Last updated: Sept. 16, 2021
Keep Your Distance From Colleagues
The Centers for Disease Control and Prevention recommends social distancing and keeping at least six feet away from others whenever possible. Your office set-up will affect your ability to social distance, but do your best to keep in-person interactions with your colleagues at a minimum. If you have your own office, keep your door closed and opt to continue to take meetings via video or phone when possible. If you work in an open floor plan environment, do your best to sit away from colleagues and create a physical barrier around your workspace if possible.
Don’t Shake Hands
It’s been common practice to shake hands with colleagues and clients before and after meetings, but you should abstain from any physical contact with others amid the pandemic. The CDC is even advising employers to prohibit handshaking.
Wear a Mask
The CDC has called on all Americans to wear masks to help curb the spread of the coronavirus. “There is increasing evidence that cloth face coverings help prevent people who have COVID-19 from spreading the virus to others,” the organization stated.
Wearing a mask is one of the best ways to keep yourself and your colleagues safe while working together in an office. While vaccinated Americans may not be required to wear them anymore, it’s likely that not everyone in your office space will be vaccinated.
Wash Your Hands Frequently
The CDC recommends washing your hands before and after work shifts; before and after work breaks; after blowing your nose, coughing or sneezing; after using the restroom; before eating or preparing food; and after putting on, touching or removing your face covering.
Wash your hands with soap and water for at least 20 seconds, or use hand sanitizer with at least 60% alcohol if soap and water are not available.
Don’t Touch Your Eyes, Nose or Mouth With Unwashed Hands
Before working from home became the norm, you were probably more careful about not touching your face without washing your hands first. Now that you’re going back into a public workspace, this is a rule of thumb you should be mindful of once again.
BYO Hand Sanitizer
Although hand washing is preferred, if you can’t easily access a sink at your office, be sure to keep hand sanitizer at your desk so you can continue to disinfect your hands frequently throughout the day. A reminder that to be effective, the sanitizer should contain at least 60% alcohol.
Routinely Clean Objects and Surfaces You Frequently Touch
Be sure to regularly clean and disinfect anything you touch a lot throughout the day, including your keyboard and phone.
If your office does not provide cleaning supplies, be sure to bring your own.
Avoid Using Other Employees’ Work Supplies
Pre-pandemic, you probably didn’t think twice before grabbing a pen off your co-worker’s desk to jot down a quick note. Now, however, the CDC advises against “using other employees’ phones, desks, offices, or other work tools and equipment, when possible.” If you do have to borrow their things, be sure to disinfect the object first and wash your hands after use.
Ask for Flexible Hours If You Rely On Public Transportation
If you take public transportation to work, ask your employer if you can shift hours to avoid busy commute times.

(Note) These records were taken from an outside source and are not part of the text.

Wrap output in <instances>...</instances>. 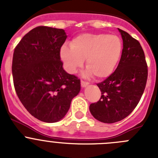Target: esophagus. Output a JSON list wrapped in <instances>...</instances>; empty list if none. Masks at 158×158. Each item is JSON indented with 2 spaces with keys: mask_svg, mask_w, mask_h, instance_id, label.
Segmentation results:
<instances>
[{
  "mask_svg": "<svg viewBox=\"0 0 158 158\" xmlns=\"http://www.w3.org/2000/svg\"><path fill=\"white\" fill-rule=\"evenodd\" d=\"M81 85L82 88H85L86 86L89 85V83L86 81H81Z\"/></svg>",
  "mask_w": 158,
  "mask_h": 158,
  "instance_id": "obj_1",
  "label": "esophagus"
}]
</instances>
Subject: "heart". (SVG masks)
<instances>
[{"label":"heart","mask_w":158,"mask_h":158,"mask_svg":"<svg viewBox=\"0 0 158 158\" xmlns=\"http://www.w3.org/2000/svg\"><path fill=\"white\" fill-rule=\"evenodd\" d=\"M122 54V41L115 35L85 33L73 38L70 46H62L60 58L69 73H74L85 59V77L94 75L96 79L109 77Z\"/></svg>","instance_id":"heart-1"}]
</instances>
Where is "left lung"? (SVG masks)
<instances>
[{
	"instance_id": "8db88e82",
	"label": "left lung",
	"mask_w": 158,
	"mask_h": 158,
	"mask_svg": "<svg viewBox=\"0 0 158 158\" xmlns=\"http://www.w3.org/2000/svg\"><path fill=\"white\" fill-rule=\"evenodd\" d=\"M118 30L123 43L119 63L115 72L97 84L101 97L89 106L93 117L105 123L118 122L133 111L147 81V64L140 43L127 32Z\"/></svg>"
}]
</instances>
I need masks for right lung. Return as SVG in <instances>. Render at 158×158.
Segmentation results:
<instances>
[{"label": "right lung", "instance_id": "obj_1", "mask_svg": "<svg viewBox=\"0 0 158 158\" xmlns=\"http://www.w3.org/2000/svg\"><path fill=\"white\" fill-rule=\"evenodd\" d=\"M66 38L63 29L40 26L22 38L13 53L16 94L31 115L43 122L63 118L81 90L80 80L64 70L60 58Z\"/></svg>", "mask_w": 158, "mask_h": 158}]
</instances>
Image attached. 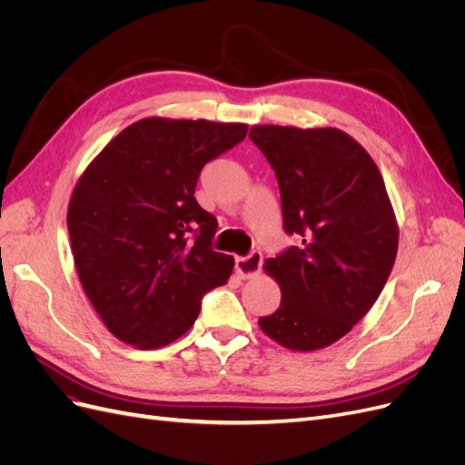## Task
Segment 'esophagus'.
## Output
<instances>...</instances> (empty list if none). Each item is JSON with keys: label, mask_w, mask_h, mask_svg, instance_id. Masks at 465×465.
<instances>
[{"label": "esophagus", "mask_w": 465, "mask_h": 465, "mask_svg": "<svg viewBox=\"0 0 465 465\" xmlns=\"http://www.w3.org/2000/svg\"><path fill=\"white\" fill-rule=\"evenodd\" d=\"M262 252L254 250L250 252L248 256H242V258H236V273L241 275L242 279H252L256 277L262 270Z\"/></svg>", "instance_id": "esophagus-1"}]
</instances>
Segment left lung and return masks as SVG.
Wrapping results in <instances>:
<instances>
[{"instance_id":"obj_1","label":"left lung","mask_w":465,"mask_h":465,"mask_svg":"<svg viewBox=\"0 0 465 465\" xmlns=\"http://www.w3.org/2000/svg\"><path fill=\"white\" fill-rule=\"evenodd\" d=\"M250 139L277 176L297 246L265 260L281 304L258 320L291 351L341 340L382 292L398 254V221L371 154L337 128L254 125Z\"/></svg>"}]
</instances>
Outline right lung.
Masks as SVG:
<instances>
[{"label":"right lung","mask_w":465,"mask_h":465,"mask_svg":"<svg viewBox=\"0 0 465 465\" xmlns=\"http://www.w3.org/2000/svg\"><path fill=\"white\" fill-rule=\"evenodd\" d=\"M246 132V124L143 118L81 174L67 209L75 270L120 341L173 343L193 326L203 294L229 281L234 260L211 248L217 219L193 193L202 168Z\"/></svg>","instance_id":"right-lung-1"}]
</instances>
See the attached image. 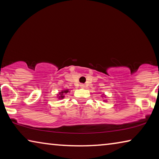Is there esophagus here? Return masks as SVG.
Here are the masks:
<instances>
[{
	"mask_svg": "<svg viewBox=\"0 0 159 159\" xmlns=\"http://www.w3.org/2000/svg\"><path fill=\"white\" fill-rule=\"evenodd\" d=\"M80 88H84L85 87V85L84 84H80Z\"/></svg>",
	"mask_w": 159,
	"mask_h": 159,
	"instance_id": "34e87169",
	"label": "esophagus"
}]
</instances>
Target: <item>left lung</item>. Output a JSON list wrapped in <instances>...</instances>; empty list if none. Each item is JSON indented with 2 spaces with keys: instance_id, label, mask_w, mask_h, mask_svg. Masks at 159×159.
Instances as JSON below:
<instances>
[{
  "instance_id": "obj_1",
  "label": "left lung",
  "mask_w": 159,
  "mask_h": 159,
  "mask_svg": "<svg viewBox=\"0 0 159 159\" xmlns=\"http://www.w3.org/2000/svg\"><path fill=\"white\" fill-rule=\"evenodd\" d=\"M105 97H106V95H102V98H105ZM104 102H107V100H104Z\"/></svg>"
}]
</instances>
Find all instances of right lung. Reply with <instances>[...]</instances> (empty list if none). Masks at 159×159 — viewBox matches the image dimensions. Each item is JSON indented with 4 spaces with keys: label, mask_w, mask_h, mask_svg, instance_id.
I'll return each mask as SVG.
<instances>
[{
    "label": "right lung",
    "mask_w": 159,
    "mask_h": 159,
    "mask_svg": "<svg viewBox=\"0 0 159 159\" xmlns=\"http://www.w3.org/2000/svg\"><path fill=\"white\" fill-rule=\"evenodd\" d=\"M70 91H69V89H66V90H61V92H60L58 94H57V98H58L59 99H63L64 97V94H66V93H69Z\"/></svg>",
    "instance_id": "obj_1"
}]
</instances>
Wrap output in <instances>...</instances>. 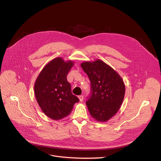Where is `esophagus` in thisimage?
<instances>
[{
  "label": "esophagus",
  "instance_id": "obj_1",
  "mask_svg": "<svg viewBox=\"0 0 161 161\" xmlns=\"http://www.w3.org/2000/svg\"><path fill=\"white\" fill-rule=\"evenodd\" d=\"M78 98H79V99H80V102H82L83 100V95H80V96L78 97Z\"/></svg>",
  "mask_w": 161,
  "mask_h": 161
}]
</instances>
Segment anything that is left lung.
<instances>
[{
	"label": "left lung",
	"mask_w": 161,
	"mask_h": 161,
	"mask_svg": "<svg viewBox=\"0 0 161 161\" xmlns=\"http://www.w3.org/2000/svg\"><path fill=\"white\" fill-rule=\"evenodd\" d=\"M81 67L90 80L91 94L86 101L91 115L100 122L112 118L119 110L125 86L121 76L103 61L83 62Z\"/></svg>",
	"instance_id": "obj_1"
}]
</instances>
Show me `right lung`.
<instances>
[{
  "mask_svg": "<svg viewBox=\"0 0 161 161\" xmlns=\"http://www.w3.org/2000/svg\"><path fill=\"white\" fill-rule=\"evenodd\" d=\"M72 61L57 57L47 63L40 72L35 83L37 103L46 115L59 120L69 115L79 98L71 92L66 75L73 66Z\"/></svg>",
  "mask_w": 161,
  "mask_h": 161,
  "instance_id": "add662e5",
  "label": "right lung"
}]
</instances>
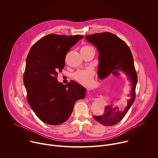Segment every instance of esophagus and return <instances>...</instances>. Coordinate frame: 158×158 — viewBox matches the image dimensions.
I'll use <instances>...</instances> for the list:
<instances>
[{
	"label": "esophagus",
	"mask_w": 158,
	"mask_h": 158,
	"mask_svg": "<svg viewBox=\"0 0 158 158\" xmlns=\"http://www.w3.org/2000/svg\"><path fill=\"white\" fill-rule=\"evenodd\" d=\"M89 94V96H91V97H93V96H92L91 94ZM93 99H94V98H93Z\"/></svg>",
	"instance_id": "esophagus-1"
}]
</instances>
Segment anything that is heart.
<instances>
[{"label":"heart","mask_w":158,"mask_h":158,"mask_svg":"<svg viewBox=\"0 0 158 158\" xmlns=\"http://www.w3.org/2000/svg\"><path fill=\"white\" fill-rule=\"evenodd\" d=\"M91 48H93L91 46H89V45H85V46L82 48L81 50ZM94 76L95 71H94V69L91 68V67H88V68H86L85 69L78 70L74 73L73 77L74 79L79 83L83 85L89 86L93 84Z\"/></svg>","instance_id":"heart-1"}]
</instances>
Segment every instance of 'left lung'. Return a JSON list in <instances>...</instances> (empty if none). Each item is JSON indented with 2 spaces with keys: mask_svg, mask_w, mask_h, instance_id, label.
<instances>
[{
  "mask_svg": "<svg viewBox=\"0 0 158 158\" xmlns=\"http://www.w3.org/2000/svg\"><path fill=\"white\" fill-rule=\"evenodd\" d=\"M85 38L95 46L99 52L98 74L100 79L121 71L126 74L131 83V98L126 106L119 104L109 105L106 106L103 115L93 116L98 122L104 126H114L124 118L136 98L135 91L138 76L132 54L127 44L110 32L87 35Z\"/></svg>",
  "mask_w": 158,
  "mask_h": 158,
  "instance_id": "8db88e82",
  "label": "left lung"
}]
</instances>
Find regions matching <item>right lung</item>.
Returning a JSON list of instances; mask_svg holds the SVG:
<instances>
[{
    "label": "right lung",
    "mask_w": 158,
    "mask_h": 158,
    "mask_svg": "<svg viewBox=\"0 0 158 158\" xmlns=\"http://www.w3.org/2000/svg\"><path fill=\"white\" fill-rule=\"evenodd\" d=\"M82 38L80 35L51 34L37 41L27 55L23 77L27 102L45 123L59 125L65 122L75 102L85 98L86 89L76 82L64 85L57 79L67 53Z\"/></svg>",
    "instance_id": "1"
}]
</instances>
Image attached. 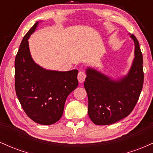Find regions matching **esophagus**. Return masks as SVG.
<instances>
[{
    "label": "esophagus",
    "mask_w": 153,
    "mask_h": 153,
    "mask_svg": "<svg viewBox=\"0 0 153 153\" xmlns=\"http://www.w3.org/2000/svg\"><path fill=\"white\" fill-rule=\"evenodd\" d=\"M85 77H86V75H85V73L84 71H80L78 73V81L79 82H83L85 81Z\"/></svg>",
    "instance_id": "34e87169"
}]
</instances>
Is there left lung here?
<instances>
[{
	"label": "left lung",
	"mask_w": 153,
	"mask_h": 153,
	"mask_svg": "<svg viewBox=\"0 0 153 153\" xmlns=\"http://www.w3.org/2000/svg\"><path fill=\"white\" fill-rule=\"evenodd\" d=\"M134 59L127 75L113 80L93 68L86 69L84 87L88 98V116L97 125H108L127 117L136 106L144 82L143 54L134 34Z\"/></svg>",
	"instance_id": "8db88e82"
}]
</instances>
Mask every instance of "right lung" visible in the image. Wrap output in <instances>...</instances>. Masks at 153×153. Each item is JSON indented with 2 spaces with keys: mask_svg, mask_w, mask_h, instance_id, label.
Instances as JSON below:
<instances>
[{
  "mask_svg": "<svg viewBox=\"0 0 153 153\" xmlns=\"http://www.w3.org/2000/svg\"><path fill=\"white\" fill-rule=\"evenodd\" d=\"M38 24L24 36L16 56L15 90L28 117L38 124L50 125L60 119L67 97L78 87V71H49L34 62L28 39Z\"/></svg>",
  "mask_w": 153,
  "mask_h": 153,
  "instance_id": "1",
  "label": "right lung"
}]
</instances>
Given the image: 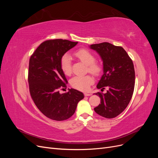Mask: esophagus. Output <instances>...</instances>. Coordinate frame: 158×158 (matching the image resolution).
I'll use <instances>...</instances> for the list:
<instances>
[{
	"label": "esophagus",
	"instance_id": "34e87169",
	"mask_svg": "<svg viewBox=\"0 0 158 158\" xmlns=\"http://www.w3.org/2000/svg\"><path fill=\"white\" fill-rule=\"evenodd\" d=\"M85 96H89V95H92V94L91 93H84Z\"/></svg>",
	"mask_w": 158,
	"mask_h": 158
}]
</instances>
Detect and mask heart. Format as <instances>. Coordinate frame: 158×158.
I'll return each instance as SVG.
<instances>
[{"instance_id":"heart-1","label":"heart","mask_w":158,"mask_h":158,"mask_svg":"<svg viewBox=\"0 0 158 158\" xmlns=\"http://www.w3.org/2000/svg\"><path fill=\"white\" fill-rule=\"evenodd\" d=\"M74 55L76 57L84 64L87 65V71L89 73L94 76H99L101 73L102 68L99 64L95 63V57L94 55L87 49H82L76 51ZM60 69L63 73L66 75L69 76L71 74V65L70 58L68 54H64L62 56L60 61ZM94 82V78L91 75L85 76H75L70 80V84L73 88L81 90H88L89 85Z\"/></svg>"}]
</instances>
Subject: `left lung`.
Returning a JSON list of instances; mask_svg holds the SVG:
<instances>
[{"label":"left lung","mask_w":158,"mask_h":158,"mask_svg":"<svg viewBox=\"0 0 158 158\" xmlns=\"http://www.w3.org/2000/svg\"><path fill=\"white\" fill-rule=\"evenodd\" d=\"M101 56L103 63V74L97 85L101 89L99 95L101 103L94 111L105 118L116 117L126 109L135 89V72L132 60L121 46L107 42L90 45ZM108 88L106 94L101 92Z\"/></svg>","instance_id":"8db88e82"}]
</instances>
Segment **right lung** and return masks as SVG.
Masks as SVG:
<instances>
[{"mask_svg": "<svg viewBox=\"0 0 158 158\" xmlns=\"http://www.w3.org/2000/svg\"><path fill=\"white\" fill-rule=\"evenodd\" d=\"M77 44L62 39L46 40L30 56L27 80L31 98L40 111L52 120L69 118L84 98L82 92L73 88L64 94L59 93L67 83L60 69V59Z\"/></svg>", "mask_w": 158, "mask_h": 158, "instance_id": "add662e5", "label": "right lung"}]
</instances>
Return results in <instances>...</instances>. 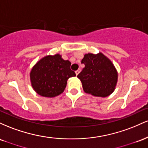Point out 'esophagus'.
I'll list each match as a JSON object with an SVG mask.
<instances>
[{"instance_id":"1","label":"esophagus","mask_w":148,"mask_h":148,"mask_svg":"<svg viewBox=\"0 0 148 148\" xmlns=\"http://www.w3.org/2000/svg\"><path fill=\"white\" fill-rule=\"evenodd\" d=\"M80 72H81V69H77V70H76V72H75V73H76V75H78V74H79Z\"/></svg>"}]
</instances>
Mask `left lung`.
Returning a JSON list of instances; mask_svg holds the SVG:
<instances>
[{
  "mask_svg": "<svg viewBox=\"0 0 148 148\" xmlns=\"http://www.w3.org/2000/svg\"><path fill=\"white\" fill-rule=\"evenodd\" d=\"M81 63L85 64V67L77 77L86 93L105 97L114 91L118 73L109 59L101 53L97 55L88 53L84 56Z\"/></svg>",
  "mask_w": 148,
  "mask_h": 148,
  "instance_id": "8db88e82",
  "label": "left lung"
}]
</instances>
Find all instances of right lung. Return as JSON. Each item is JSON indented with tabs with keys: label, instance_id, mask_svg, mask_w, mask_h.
Wrapping results in <instances>:
<instances>
[{
	"label": "right lung",
	"instance_id": "right-lung-1",
	"mask_svg": "<svg viewBox=\"0 0 148 148\" xmlns=\"http://www.w3.org/2000/svg\"><path fill=\"white\" fill-rule=\"evenodd\" d=\"M71 62L59 54L42 58L30 72V81L35 92L42 97H53L62 93L69 78L76 74L70 69Z\"/></svg>",
	"mask_w": 148,
	"mask_h": 148
}]
</instances>
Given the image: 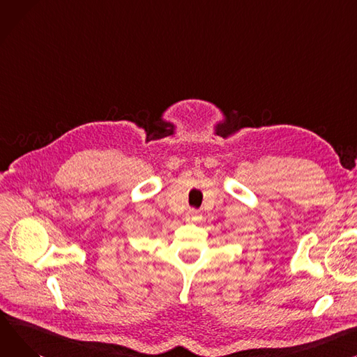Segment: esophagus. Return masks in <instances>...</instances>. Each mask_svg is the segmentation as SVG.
<instances>
[{"mask_svg":"<svg viewBox=\"0 0 357 357\" xmlns=\"http://www.w3.org/2000/svg\"><path fill=\"white\" fill-rule=\"evenodd\" d=\"M186 220L191 221V222H195L199 220V212L197 209H189L188 213H186Z\"/></svg>","mask_w":357,"mask_h":357,"instance_id":"esophagus-1","label":"esophagus"}]
</instances>
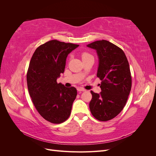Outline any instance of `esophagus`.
Segmentation results:
<instances>
[{
	"mask_svg": "<svg viewBox=\"0 0 156 156\" xmlns=\"http://www.w3.org/2000/svg\"><path fill=\"white\" fill-rule=\"evenodd\" d=\"M77 90L79 92H84V91H86V90L84 88H77Z\"/></svg>",
	"mask_w": 156,
	"mask_h": 156,
	"instance_id": "esophagus-1",
	"label": "esophagus"
}]
</instances>
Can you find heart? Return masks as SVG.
Masks as SVG:
<instances>
[{
    "mask_svg": "<svg viewBox=\"0 0 156 156\" xmlns=\"http://www.w3.org/2000/svg\"><path fill=\"white\" fill-rule=\"evenodd\" d=\"M90 56V55L88 53H83V55H82V58L84 59V58H85L88 57V56Z\"/></svg>",
    "mask_w": 156,
    "mask_h": 156,
    "instance_id": "heart-1",
    "label": "heart"
}]
</instances>
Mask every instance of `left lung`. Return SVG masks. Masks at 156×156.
<instances>
[{
  "label": "left lung",
  "mask_w": 156,
  "mask_h": 156,
  "mask_svg": "<svg viewBox=\"0 0 156 156\" xmlns=\"http://www.w3.org/2000/svg\"><path fill=\"white\" fill-rule=\"evenodd\" d=\"M95 49L98 57L97 77L101 81L100 94L91 91L89 103L92 115L100 121H107L123 109L131 88L129 62L124 52L107 40L87 45Z\"/></svg>",
  "instance_id": "8db88e82"
}]
</instances>
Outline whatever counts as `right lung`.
I'll list each match as a JSON object with an SVG mask.
<instances>
[{"label": "right lung", "mask_w": 156, "mask_h": 156, "mask_svg": "<svg viewBox=\"0 0 156 156\" xmlns=\"http://www.w3.org/2000/svg\"><path fill=\"white\" fill-rule=\"evenodd\" d=\"M79 46L51 40L39 46L31 58L27 75L29 94L37 112L51 123H62L71 114L77 90L56 79L64 72L68 55Z\"/></svg>", "instance_id": "add662e5"}]
</instances>
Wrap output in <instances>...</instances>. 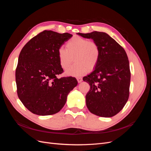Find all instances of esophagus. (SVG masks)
Returning <instances> with one entry per match:
<instances>
[{"instance_id":"1","label":"esophagus","mask_w":151,"mask_h":151,"mask_svg":"<svg viewBox=\"0 0 151 151\" xmlns=\"http://www.w3.org/2000/svg\"><path fill=\"white\" fill-rule=\"evenodd\" d=\"M77 82H78V83H81V82L83 81V78H82V77H77Z\"/></svg>"}]
</instances>
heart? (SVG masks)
I'll use <instances>...</instances> for the list:
<instances>
[{"label": "heart", "mask_w": 151, "mask_h": 151, "mask_svg": "<svg viewBox=\"0 0 151 151\" xmlns=\"http://www.w3.org/2000/svg\"><path fill=\"white\" fill-rule=\"evenodd\" d=\"M100 57L101 48L96 42L79 36L68 40L65 48L60 47L58 50L59 63L63 69H67L74 58L76 63L66 72L68 76H80L93 70L98 64Z\"/></svg>", "instance_id": "heart-1"}]
</instances>
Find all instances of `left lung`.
<instances>
[{
    "label": "left lung",
    "mask_w": 151,
    "mask_h": 151,
    "mask_svg": "<svg viewBox=\"0 0 151 151\" xmlns=\"http://www.w3.org/2000/svg\"><path fill=\"white\" fill-rule=\"evenodd\" d=\"M91 38L101 48L98 65L83 81L90 85L86 96V106L91 113L102 117H112L124 107L129 97L130 70L123 48L103 32L77 33Z\"/></svg>",
    "instance_id": "obj_1"
}]
</instances>
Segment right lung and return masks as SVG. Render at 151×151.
I'll use <instances>...</instances> for the list:
<instances>
[{
	"instance_id": "right-lung-1",
	"label": "right lung",
	"mask_w": 151,
	"mask_h": 151,
	"mask_svg": "<svg viewBox=\"0 0 151 151\" xmlns=\"http://www.w3.org/2000/svg\"><path fill=\"white\" fill-rule=\"evenodd\" d=\"M72 36L45 30L21 50L16 70L17 93L31 113L42 116L58 113L65 105L68 94L77 85L75 77H57L63 71L58 50Z\"/></svg>"
}]
</instances>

Stay Home If You Are Sick and Encourage Others To Do the Same
If you are experiencing any symptoms of the coronavirus, notify your supervisor and stay home. If you do have the coronavirus, don’t return to work until it is safe to do so. It is safe to return only if all of the criteria outlined by the CDC are met:
- It’s been 10 days since symptoms first appeared.
- You’ve gone 24 hours with no fever without the use of fever-reducing medications.
- Other symptoms of COVID-19 are improving.
Encourage your colleagues to do the same to help stop the spread within the office.
Make Sure Your Company Has a Communication Plan
The CDC recommends that all employers “create and test communication systems that employees can use to self-report if they are sick and that you can use to notify employees of exposures and closures.” Ask your human resources department or manager what communication plan is in place, and if there is not one, encourage them to develop one.